Sustaining a thriving lobster fishery through science and community.

Mission
Research
Education
Volunteers
Biology
Ask Lobster Doc
TLC News
Press Coverage
Directors
Staff
TLC Gifts
Membership
Links
Home
Contact Us

IS THERE REASONABLE EVIDENCE TO SUGGEST THAT THE NEW MASSACHUSETTS WATER RESOURCES AUTHORITY SEWAGE OUTFALL MAY HAVE A NEGATIVE IMPACT ON LOBSTERS?

CONTINUED


II. INDICATOR SPECIES USED BY MWRA: Are the species currently used as indicator species relevant for lobsters?

The MWRA uses several indicator organisms such as mysid shrimp, inland silversides, and sea urchins to monitor the effects of their effluent. These indicators represent organisms inhabiting a vertical distribution from surface waters to the benthos. In the past, EPA has used calanoid (Acartia sp.) copepods for toxicity testing since they are extremely sensitive to various pollutants. Calanoid copepods represent the major food source for larval lobsters from all gut content studies conducted thus far. Mysid shrimp larvae also represent a potential food source for larval and postlarval lobsters (if they can catch them). Benthic postlarvae and juveniles consume amphipods, decapods, echinoderms (sea urchins and brittlestars, primarily), polychaetes, copepods, hydrozoans, fish, juvenile mussels, as well as other incidental items. Given that the toxicity testing at MWRA includes a decapod (mysid), and echinoderm (sea urchin), and a fish (silverside), and EPA has previously tested copepods for their sensitivity levels, the food items of lobsters are well-represented. If any items should be added to the testing scheme of the MWRA, we would suggest polychaete worms, mussels or oysters, and copepods. However, since larvae are relegated to the upper 3 m of the water column in coastal regions and are subjected to surface wind currents that carry them away from their original hatching location and towards the shore (along with their food, who are also subjected to the same currents), the likelihood that larvae or their food sources would be trapped in the outfall area is incredibly small.

The situation is different, though, with postlarvae and YOY juveniles.
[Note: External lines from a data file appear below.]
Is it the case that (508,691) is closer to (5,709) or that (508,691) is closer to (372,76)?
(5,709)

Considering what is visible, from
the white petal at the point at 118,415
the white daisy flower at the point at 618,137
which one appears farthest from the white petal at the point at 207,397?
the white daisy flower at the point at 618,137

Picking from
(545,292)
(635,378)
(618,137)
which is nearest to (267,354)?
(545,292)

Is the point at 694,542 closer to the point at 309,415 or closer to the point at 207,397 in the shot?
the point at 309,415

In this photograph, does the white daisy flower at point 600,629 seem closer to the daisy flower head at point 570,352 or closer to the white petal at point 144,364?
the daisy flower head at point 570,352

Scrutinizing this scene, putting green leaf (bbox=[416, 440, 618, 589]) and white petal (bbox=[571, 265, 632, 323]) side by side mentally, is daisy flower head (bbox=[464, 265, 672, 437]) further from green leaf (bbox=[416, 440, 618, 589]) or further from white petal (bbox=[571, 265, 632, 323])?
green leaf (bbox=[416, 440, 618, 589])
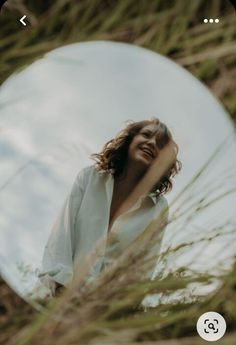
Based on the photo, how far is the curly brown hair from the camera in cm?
104

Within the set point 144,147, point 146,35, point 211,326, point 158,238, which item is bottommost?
point 211,326

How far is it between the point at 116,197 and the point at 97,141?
102 millimetres

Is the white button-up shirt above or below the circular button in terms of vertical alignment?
above

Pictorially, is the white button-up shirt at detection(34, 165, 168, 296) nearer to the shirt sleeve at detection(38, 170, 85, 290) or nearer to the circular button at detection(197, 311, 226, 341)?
the shirt sleeve at detection(38, 170, 85, 290)

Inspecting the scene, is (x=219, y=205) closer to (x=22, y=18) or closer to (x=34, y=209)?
(x=34, y=209)

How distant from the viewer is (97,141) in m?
1.05

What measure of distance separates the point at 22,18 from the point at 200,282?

These animals are not particularly vagile (they do not move far from their shelters) once they have taken up a benthic existence. However, their behavior, as described above, indicates that they too will not be impacted by the outfall area given that it is highly unlikely that they will be found there.

Conclusion: The current species used as bio-indicators are appropriate, not only for determining what may happen to lobster food sources, but also to provide the widest range of organisms found at different vertical depths. If any changes should be made at this time, we suggest that MWRA use calanoid copepods (which are one of the more ecologically important herbivores in the water column) and add polychaete worms, mussels or scallops to the bio-indicator species list. Mussels are a main food resource for larger juvenile and adult lobsters and their byssal gland is extremely sensitive to continuous chlorination. A continuous dose of 0.25 ppm is sufficient to cause all exposed mussels to lose their holdfasts and open their shells. Higher doses delivered intermittantly cause loss of attachment, but not death (Clapp, 1947 as reported in Gentile et al., 1976). Given this reaction, MWRA should review their area surveys mentioned in Mitchell et al. (1998) and determine if mussels are present in sufficient density to warrant concern. Similar concerns exist for oysters, who are one of the most sensitive organisms to chlorines.

BACK TO ECOLOGICAL AND BEHAVIORAL ISSUES

TOXICITY ISSUES

CONCLUSIONS AND REFERENCE LIST

©2003 The Lobster Conservancy.
How to contact us.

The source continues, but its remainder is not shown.